## Excerpted passage
|---|

The Magnificent Masters - The 1975 Cliffhanger at Augusta

By Eatsleepgolf @eatsleepgolf

For the first time ever, the story of the 1975 Masters is told.
The three best golfers of the time. Playing on the best course. Culminating in one of the best finishes in the game's history.
The debut book by NBC Sports & Golf Channel's Gil Capps
The greatest golfer of all time squatted down to study his line. There wasn't a tougher putt to judge on the course – forty feet, uphill, along a pronounced ridge. Standing on the tee just 160 yards behind him, his two keenest rivals watched intently. They had been chasing him, not only through the dramatic twists and turns of this final round, but their entire lives, each dreaming of the day they would eclipse this man on the game’s most exalted stage. The consequences of what happened next altered the careers of all three men and the game of golf.

|---|

## Recorded data
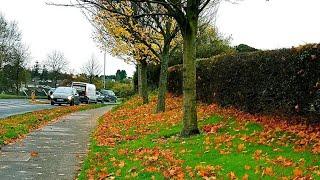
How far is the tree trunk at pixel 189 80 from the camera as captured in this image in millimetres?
12602

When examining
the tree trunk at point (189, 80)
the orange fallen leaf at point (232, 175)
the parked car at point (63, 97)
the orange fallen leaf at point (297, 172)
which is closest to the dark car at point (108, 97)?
the parked car at point (63, 97)

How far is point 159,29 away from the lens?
23.2 meters

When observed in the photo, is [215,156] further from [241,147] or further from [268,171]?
[268,171]

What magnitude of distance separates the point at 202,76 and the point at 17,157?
1079 cm

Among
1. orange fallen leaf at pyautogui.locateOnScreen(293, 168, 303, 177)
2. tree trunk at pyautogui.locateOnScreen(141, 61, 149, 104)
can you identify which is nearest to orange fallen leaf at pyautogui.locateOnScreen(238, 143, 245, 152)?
orange fallen leaf at pyautogui.locateOnScreen(293, 168, 303, 177)

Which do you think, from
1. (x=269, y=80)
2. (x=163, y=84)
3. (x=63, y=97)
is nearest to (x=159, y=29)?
(x=163, y=84)

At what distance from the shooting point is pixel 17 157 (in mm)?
10836

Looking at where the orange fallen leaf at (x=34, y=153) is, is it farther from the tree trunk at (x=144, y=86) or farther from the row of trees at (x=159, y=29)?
the tree trunk at (x=144, y=86)

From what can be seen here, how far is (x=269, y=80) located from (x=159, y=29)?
1070cm

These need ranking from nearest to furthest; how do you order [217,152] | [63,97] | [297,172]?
1. [297,172]
2. [217,152]
3. [63,97]

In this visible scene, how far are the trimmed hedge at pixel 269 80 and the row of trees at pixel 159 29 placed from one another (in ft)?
6.23

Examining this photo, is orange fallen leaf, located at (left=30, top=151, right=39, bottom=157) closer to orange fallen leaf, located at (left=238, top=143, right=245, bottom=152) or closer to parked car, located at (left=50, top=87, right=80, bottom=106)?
orange fallen leaf, located at (left=238, top=143, right=245, bottom=152)

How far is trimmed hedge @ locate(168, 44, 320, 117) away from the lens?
36.3 feet

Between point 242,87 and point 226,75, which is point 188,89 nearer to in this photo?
point 242,87
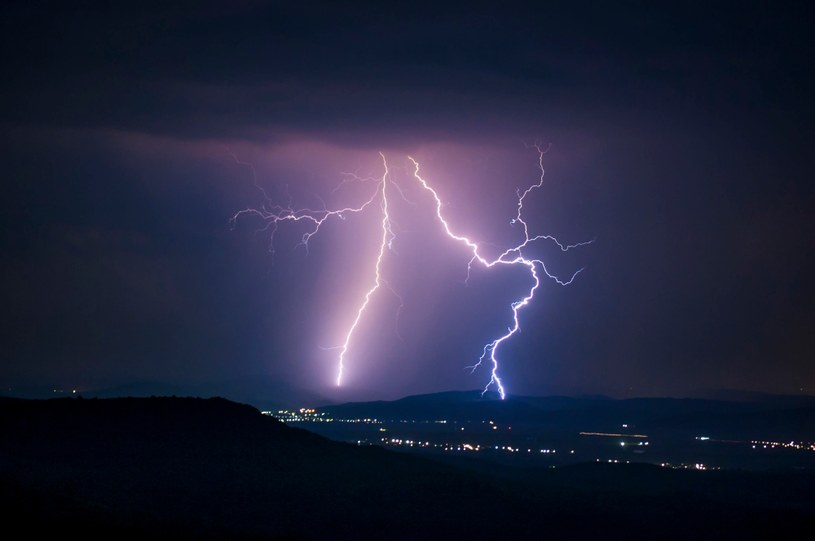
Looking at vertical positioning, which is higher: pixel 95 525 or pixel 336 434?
pixel 336 434

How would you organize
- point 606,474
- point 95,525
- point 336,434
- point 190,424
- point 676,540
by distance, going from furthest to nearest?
1. point 336,434
2. point 606,474
3. point 190,424
4. point 676,540
5. point 95,525

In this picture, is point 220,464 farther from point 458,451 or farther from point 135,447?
point 458,451

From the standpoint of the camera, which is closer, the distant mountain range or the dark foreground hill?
the dark foreground hill

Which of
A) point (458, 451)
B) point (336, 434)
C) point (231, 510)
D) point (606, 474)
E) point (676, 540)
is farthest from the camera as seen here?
point (336, 434)

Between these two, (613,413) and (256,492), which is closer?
(256,492)

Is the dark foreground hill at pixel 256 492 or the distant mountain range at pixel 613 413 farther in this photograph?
the distant mountain range at pixel 613 413

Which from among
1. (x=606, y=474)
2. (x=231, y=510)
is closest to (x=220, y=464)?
(x=231, y=510)

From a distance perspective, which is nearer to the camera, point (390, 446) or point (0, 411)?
point (0, 411)

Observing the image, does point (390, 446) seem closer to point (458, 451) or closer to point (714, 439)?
point (458, 451)
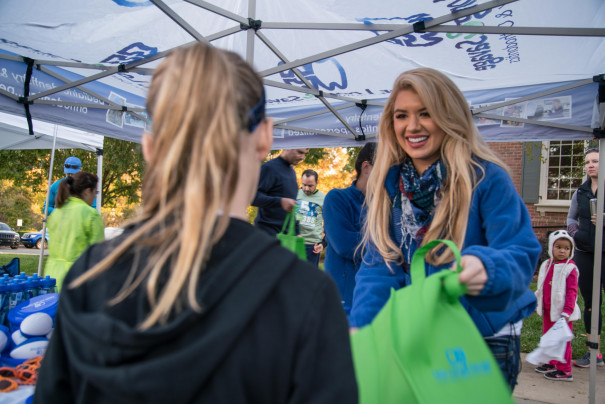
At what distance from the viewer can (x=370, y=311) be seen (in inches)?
67.1

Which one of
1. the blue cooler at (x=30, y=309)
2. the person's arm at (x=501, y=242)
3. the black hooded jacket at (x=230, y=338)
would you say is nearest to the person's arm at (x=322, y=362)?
the black hooded jacket at (x=230, y=338)

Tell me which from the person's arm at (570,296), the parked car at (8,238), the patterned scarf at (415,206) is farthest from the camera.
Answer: the parked car at (8,238)

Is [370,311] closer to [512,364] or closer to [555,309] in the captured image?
[512,364]

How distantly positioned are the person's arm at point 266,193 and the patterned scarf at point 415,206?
9.76 feet

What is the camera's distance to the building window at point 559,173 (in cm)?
1167

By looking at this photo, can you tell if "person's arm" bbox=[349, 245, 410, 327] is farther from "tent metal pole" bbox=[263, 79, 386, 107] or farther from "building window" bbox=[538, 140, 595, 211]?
"building window" bbox=[538, 140, 595, 211]

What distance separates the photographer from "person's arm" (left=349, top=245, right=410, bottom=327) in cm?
171

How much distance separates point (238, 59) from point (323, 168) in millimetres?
11318

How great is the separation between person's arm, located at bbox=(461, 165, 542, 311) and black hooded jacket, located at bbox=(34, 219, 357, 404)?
2.23ft

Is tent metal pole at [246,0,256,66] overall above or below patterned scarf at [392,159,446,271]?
above

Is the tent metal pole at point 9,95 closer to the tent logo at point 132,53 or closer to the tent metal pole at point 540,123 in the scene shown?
the tent logo at point 132,53

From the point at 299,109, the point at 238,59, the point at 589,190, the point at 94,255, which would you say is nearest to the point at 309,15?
the point at 299,109

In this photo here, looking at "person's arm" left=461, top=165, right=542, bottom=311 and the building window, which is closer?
"person's arm" left=461, top=165, right=542, bottom=311

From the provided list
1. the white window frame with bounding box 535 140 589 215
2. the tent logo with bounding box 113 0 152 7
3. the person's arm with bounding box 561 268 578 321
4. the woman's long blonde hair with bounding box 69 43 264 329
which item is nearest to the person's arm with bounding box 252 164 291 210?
the tent logo with bounding box 113 0 152 7
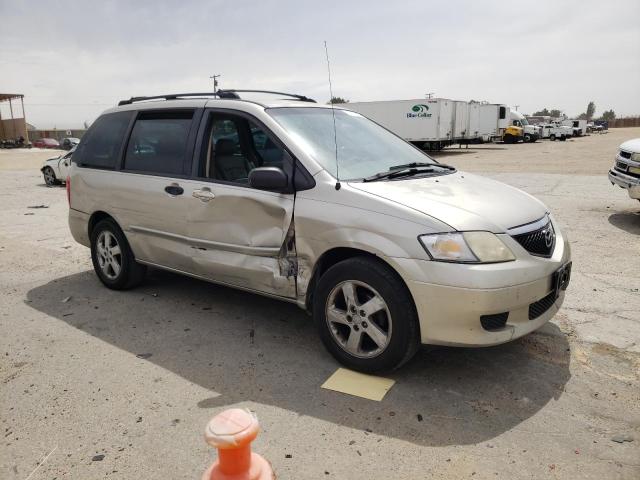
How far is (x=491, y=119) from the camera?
35.2 metres

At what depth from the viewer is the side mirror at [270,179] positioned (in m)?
3.53

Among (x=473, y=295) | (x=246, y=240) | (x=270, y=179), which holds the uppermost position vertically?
(x=270, y=179)

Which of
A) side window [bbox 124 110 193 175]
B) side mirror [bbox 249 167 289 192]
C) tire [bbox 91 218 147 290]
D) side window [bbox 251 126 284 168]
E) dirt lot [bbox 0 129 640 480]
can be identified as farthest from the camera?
tire [bbox 91 218 147 290]

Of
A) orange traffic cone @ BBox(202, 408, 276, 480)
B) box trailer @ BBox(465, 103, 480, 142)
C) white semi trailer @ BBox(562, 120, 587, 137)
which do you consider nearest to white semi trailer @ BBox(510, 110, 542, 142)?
box trailer @ BBox(465, 103, 480, 142)

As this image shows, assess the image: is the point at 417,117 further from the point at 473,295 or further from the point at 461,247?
the point at 473,295

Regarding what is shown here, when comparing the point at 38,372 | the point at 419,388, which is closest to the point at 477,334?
the point at 419,388

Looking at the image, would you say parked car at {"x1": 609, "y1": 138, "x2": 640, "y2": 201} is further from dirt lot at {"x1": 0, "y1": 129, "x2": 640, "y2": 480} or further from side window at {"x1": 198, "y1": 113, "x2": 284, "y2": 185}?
side window at {"x1": 198, "y1": 113, "x2": 284, "y2": 185}

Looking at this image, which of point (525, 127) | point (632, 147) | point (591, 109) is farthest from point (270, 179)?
point (591, 109)

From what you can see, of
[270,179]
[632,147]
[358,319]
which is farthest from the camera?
[632,147]

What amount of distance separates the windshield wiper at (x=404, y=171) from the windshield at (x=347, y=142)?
0.16ft

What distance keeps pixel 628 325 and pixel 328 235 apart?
2.60 metres

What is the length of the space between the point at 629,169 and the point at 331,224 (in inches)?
262

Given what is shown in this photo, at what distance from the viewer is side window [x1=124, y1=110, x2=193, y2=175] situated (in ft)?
14.5

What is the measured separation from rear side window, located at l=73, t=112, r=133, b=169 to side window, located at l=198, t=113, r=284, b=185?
1278 mm
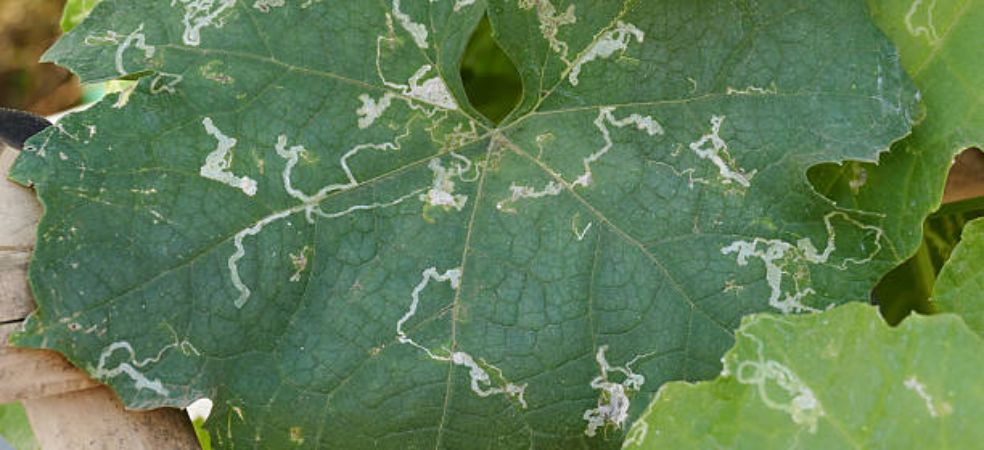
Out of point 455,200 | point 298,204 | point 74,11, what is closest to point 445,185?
point 455,200

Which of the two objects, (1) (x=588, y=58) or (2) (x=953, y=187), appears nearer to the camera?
(1) (x=588, y=58)

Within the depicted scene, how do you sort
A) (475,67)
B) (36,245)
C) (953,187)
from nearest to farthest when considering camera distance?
1. (36,245)
2. (953,187)
3. (475,67)

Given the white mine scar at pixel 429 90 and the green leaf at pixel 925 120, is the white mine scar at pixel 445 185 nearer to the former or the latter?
the white mine scar at pixel 429 90

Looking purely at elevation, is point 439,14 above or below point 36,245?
above

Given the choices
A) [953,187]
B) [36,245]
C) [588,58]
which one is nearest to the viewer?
[36,245]

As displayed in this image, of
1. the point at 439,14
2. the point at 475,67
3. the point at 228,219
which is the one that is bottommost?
the point at 475,67

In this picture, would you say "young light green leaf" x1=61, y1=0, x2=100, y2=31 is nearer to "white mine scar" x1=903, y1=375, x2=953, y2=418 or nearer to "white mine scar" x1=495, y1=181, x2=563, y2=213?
"white mine scar" x1=495, y1=181, x2=563, y2=213

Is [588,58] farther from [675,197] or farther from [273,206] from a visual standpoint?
[273,206]

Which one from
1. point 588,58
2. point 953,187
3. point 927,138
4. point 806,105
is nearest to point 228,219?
point 588,58
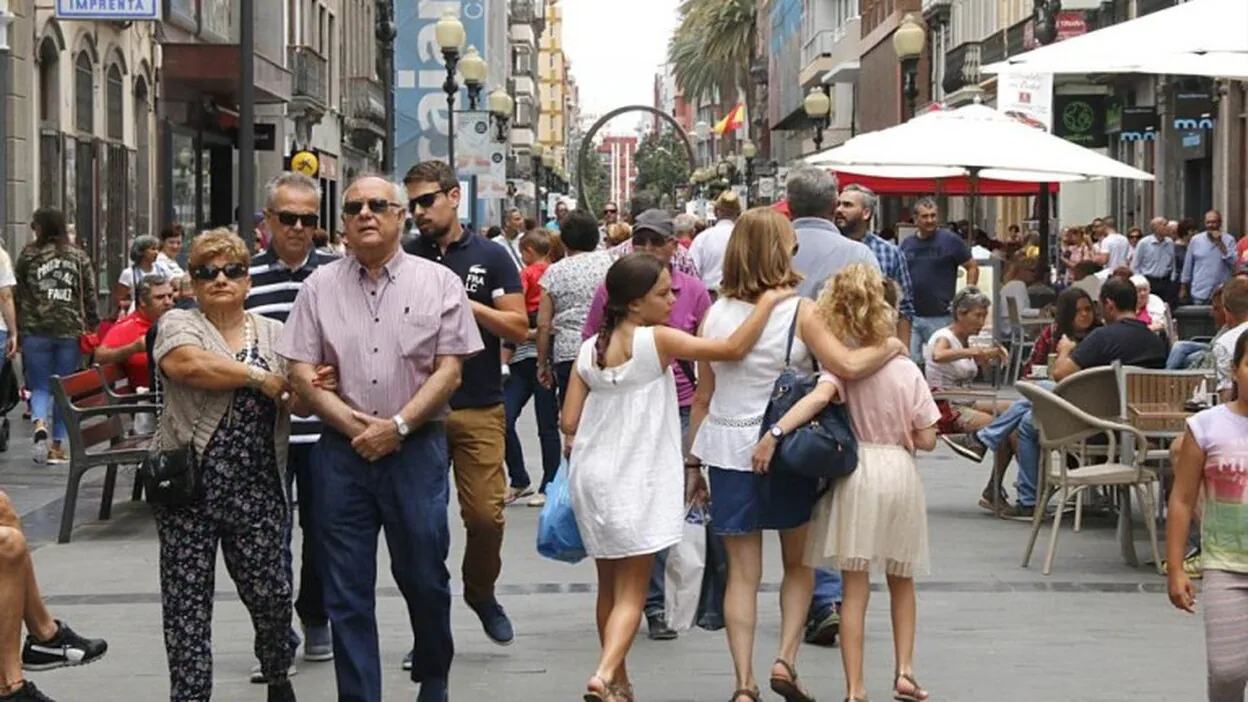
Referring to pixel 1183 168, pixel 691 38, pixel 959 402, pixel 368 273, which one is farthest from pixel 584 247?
pixel 691 38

|---|

## Task directions
Reproduce the full passage about the 1975 Masters, given above the lines, word for word.

## The response
The Magnificent Masters - The 1975 Cliffhanger at Augusta

By Eatsleepgolf @eatsleepgolf

For the first time ever, the story of the 1975 Masters is told.
The three best golfers of the time. Playing on the best course. Culminating in one of the best finishes in the game's history.
The debut book by NBC Sports & Golf Channel's Gil Capps
The greatest golfer of all time squatted down to study his line. There wasn't a tougher putt to judge on the course – forty feet, uphill, along a pronounced ridge. Standing on the tee just 160 yards behind him, his two keenest rivals watched intently. They had been chasing him, not only through the dramatic twists and turns of this final round, but their entire lives, each dreaming of the day they would eclipse this man on the game’s most exalted stage. The consequences of what happened next altered the careers of all three men and the game of golf.